Even more than this misunderstanding, I fear our people do not yet have a Eucharistic piety the way our liturgy and confessions presume.  These actual words may not be Lutheran but the content is -- the Eucharist is both source and summit of our lives of faith, our piety, and our vocation.  We are not really a people with a Word piety alone but a means of grace piety.  Word and Sacrament is how God comes to us and in this the Eucharistic prayer is even more important as our people's Biblical literacy wanes.   We got into trouble in a time when Biblical literacy was greater than today but the Sacrament of our Lord's Body and Blood became a little add on from time to time -- not often because that would keep it from being special and not necessary at all to the faithful.  Part of the the urgency now for a Eucharistic prayer is to locate the Sacrament within Christ's atoning work, encourage a hunger for what the Lord has given, and equip us to get past our penchant for localized doctrine about what the Sacrament is and confess it as we pray it.

The old saw about a Eucharistic prayer confusing people about what consecrates or about the distinction between prayer and proclamation (an untenable one) or the fears of sacrifice replacing sacrament is past its expiration date.  In an age of online communion and feelings that replace trust in Christ working through the means of grace, the Eucharistic prayer helps us locate Christ's work and His gifts within exactly the right context.

3 comments:

Anonymous said...

Lutherans substituted the catechetical Exhortation to serve the purpose of instruction before communion. I’m not sure a eucharistic prayer is intended for the same function. A prayer of thanksgiving is perfectly fine, but does not properly belong to the institution of the Sacrament.
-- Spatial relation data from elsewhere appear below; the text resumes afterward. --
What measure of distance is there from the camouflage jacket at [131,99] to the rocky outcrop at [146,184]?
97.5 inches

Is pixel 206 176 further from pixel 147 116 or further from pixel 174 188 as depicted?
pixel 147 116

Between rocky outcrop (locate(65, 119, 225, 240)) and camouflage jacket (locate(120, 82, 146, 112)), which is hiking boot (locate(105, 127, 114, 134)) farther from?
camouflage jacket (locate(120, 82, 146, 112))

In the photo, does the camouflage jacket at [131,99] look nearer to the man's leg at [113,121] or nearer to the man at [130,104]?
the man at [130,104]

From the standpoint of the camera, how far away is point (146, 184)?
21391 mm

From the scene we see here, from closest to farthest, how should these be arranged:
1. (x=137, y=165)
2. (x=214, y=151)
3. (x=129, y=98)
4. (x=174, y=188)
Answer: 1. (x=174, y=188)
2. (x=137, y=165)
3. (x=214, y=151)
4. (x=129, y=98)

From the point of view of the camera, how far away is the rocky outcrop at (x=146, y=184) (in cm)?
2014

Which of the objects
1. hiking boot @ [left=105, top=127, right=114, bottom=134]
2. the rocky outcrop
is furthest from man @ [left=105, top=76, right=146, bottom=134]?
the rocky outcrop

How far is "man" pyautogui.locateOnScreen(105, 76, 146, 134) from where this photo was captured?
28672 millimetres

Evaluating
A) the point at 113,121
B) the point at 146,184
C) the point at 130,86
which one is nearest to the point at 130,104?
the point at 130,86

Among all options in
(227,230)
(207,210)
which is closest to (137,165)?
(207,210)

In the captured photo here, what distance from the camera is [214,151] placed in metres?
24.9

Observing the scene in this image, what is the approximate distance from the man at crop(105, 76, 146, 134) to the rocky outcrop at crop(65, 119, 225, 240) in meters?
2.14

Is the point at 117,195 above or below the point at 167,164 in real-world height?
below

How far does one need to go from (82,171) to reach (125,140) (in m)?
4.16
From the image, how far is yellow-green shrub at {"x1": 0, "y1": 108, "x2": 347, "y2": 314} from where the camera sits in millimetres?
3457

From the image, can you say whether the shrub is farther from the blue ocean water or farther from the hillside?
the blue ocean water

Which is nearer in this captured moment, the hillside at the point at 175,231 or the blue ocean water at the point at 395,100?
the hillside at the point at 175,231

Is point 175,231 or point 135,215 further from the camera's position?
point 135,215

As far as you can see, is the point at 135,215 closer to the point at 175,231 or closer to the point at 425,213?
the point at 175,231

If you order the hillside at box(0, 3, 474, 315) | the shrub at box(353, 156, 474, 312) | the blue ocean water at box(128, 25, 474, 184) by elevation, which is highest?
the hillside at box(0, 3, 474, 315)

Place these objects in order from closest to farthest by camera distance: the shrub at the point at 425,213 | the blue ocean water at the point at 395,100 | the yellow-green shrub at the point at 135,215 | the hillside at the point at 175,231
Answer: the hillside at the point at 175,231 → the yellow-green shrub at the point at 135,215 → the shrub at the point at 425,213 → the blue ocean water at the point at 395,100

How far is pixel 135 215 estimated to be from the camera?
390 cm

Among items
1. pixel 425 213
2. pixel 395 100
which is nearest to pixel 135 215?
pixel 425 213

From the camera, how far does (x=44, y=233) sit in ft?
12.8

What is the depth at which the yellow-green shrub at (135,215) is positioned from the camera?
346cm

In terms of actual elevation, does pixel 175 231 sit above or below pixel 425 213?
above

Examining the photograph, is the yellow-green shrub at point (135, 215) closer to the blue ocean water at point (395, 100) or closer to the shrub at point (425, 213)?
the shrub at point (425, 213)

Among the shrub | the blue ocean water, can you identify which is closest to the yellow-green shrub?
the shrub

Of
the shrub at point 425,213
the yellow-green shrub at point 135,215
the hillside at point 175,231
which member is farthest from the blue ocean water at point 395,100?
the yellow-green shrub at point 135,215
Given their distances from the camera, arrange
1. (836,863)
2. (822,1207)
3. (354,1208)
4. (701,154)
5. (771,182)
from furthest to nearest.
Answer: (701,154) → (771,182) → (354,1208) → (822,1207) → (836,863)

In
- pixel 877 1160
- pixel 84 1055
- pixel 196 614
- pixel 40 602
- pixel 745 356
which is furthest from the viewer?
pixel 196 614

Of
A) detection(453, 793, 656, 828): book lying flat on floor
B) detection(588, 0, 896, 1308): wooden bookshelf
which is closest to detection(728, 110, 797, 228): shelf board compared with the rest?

Rev. Joel A. Brondos said...

A Treatise on the New Testament, that is The Holy Mass

“Therefore we must separate the mass clearly and distinctly from the prayers and ceremonies which have been added to it by the holy fathers. We must keep these two as far apart as heaven and earth, so that the mass may remain nothing else than the testament and sacrament comprehended in the words of Christ."

Luther’s Works Vol. 35:97

Mabel said...

One good reason for Bible literacy is that you can then ace the Biblical questions (or rather, "answers") on JEOPARDY. I can smugly come out ahead of my husband when they have this category. His parents gave up on forcing him and his siblings to attend Sunday school and catechism classes.